Sin embargo, mientras busca una respuesta que defienda la libertad, la bondad o la justicia, el hombre choca con su límite; se ve tan limitado por naturaleza que todo esfuerzo parece inútil, como si fuera imposible llevar a cabo un solo acto libre de injusticia o contradicciones.
Somos todos como Moisés, que acompañó a través del desierto a los suyos; llegó a vislumbrar lo que después se convertiría en el Estado de Israel, sin poder pisar a la Tierra Prometida, pues Dios le había dicho: «Por tu temor, porque no me hiciste justicia, no llegarás a entrar en ella». Fue Josué, en efecto, quien entró con sus tropas para la conquista. Todos estamos como en el umbral de una tierra tan deseada como inalcanzable. Y por ello, quien tiene un aliento de vida se plantea la pregunta acerca de su éxito final.
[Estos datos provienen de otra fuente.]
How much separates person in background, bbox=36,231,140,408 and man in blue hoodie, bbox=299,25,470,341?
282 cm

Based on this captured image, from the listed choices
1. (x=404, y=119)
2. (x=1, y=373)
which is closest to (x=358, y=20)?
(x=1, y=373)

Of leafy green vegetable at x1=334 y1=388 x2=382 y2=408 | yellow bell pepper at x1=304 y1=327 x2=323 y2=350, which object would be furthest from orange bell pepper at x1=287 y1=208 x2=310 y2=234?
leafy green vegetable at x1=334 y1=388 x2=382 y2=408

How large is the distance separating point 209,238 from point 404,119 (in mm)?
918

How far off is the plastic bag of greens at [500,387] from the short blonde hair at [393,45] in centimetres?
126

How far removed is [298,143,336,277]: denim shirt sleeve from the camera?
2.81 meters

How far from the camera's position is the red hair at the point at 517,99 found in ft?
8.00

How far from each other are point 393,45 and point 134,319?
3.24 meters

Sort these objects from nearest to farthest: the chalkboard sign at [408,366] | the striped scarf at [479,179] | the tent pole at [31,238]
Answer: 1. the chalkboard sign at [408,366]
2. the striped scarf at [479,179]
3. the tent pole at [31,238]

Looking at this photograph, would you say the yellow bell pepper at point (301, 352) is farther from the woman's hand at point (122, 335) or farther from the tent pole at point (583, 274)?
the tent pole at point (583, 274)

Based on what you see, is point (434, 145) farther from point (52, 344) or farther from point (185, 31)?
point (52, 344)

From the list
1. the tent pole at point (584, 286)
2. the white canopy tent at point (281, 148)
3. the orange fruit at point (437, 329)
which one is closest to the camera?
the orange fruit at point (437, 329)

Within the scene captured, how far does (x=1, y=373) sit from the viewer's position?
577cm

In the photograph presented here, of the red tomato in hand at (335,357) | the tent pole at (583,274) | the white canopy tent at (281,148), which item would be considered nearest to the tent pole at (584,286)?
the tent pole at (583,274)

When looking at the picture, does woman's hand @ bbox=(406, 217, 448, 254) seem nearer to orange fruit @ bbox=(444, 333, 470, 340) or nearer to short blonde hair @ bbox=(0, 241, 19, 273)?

Sólo la cruz de Cristo puede explicar y dar razón de todo lo que ha sucedido. Su muerte es la respuesta que Dios da a nuestros límites e injusticias. Fallarían las razones, faltaría una explicación adecuada si no existiese Cristo. Él marca la extrema victoria de Dios sobre la realidad humana. Pase lo que pase, la «misericordia» está en el trasfondo de todo lo humano. La misericordia: Dios vence el mal dentro de la historia con el bien, con una positividad que ofrece sentido a todo lo que sucede.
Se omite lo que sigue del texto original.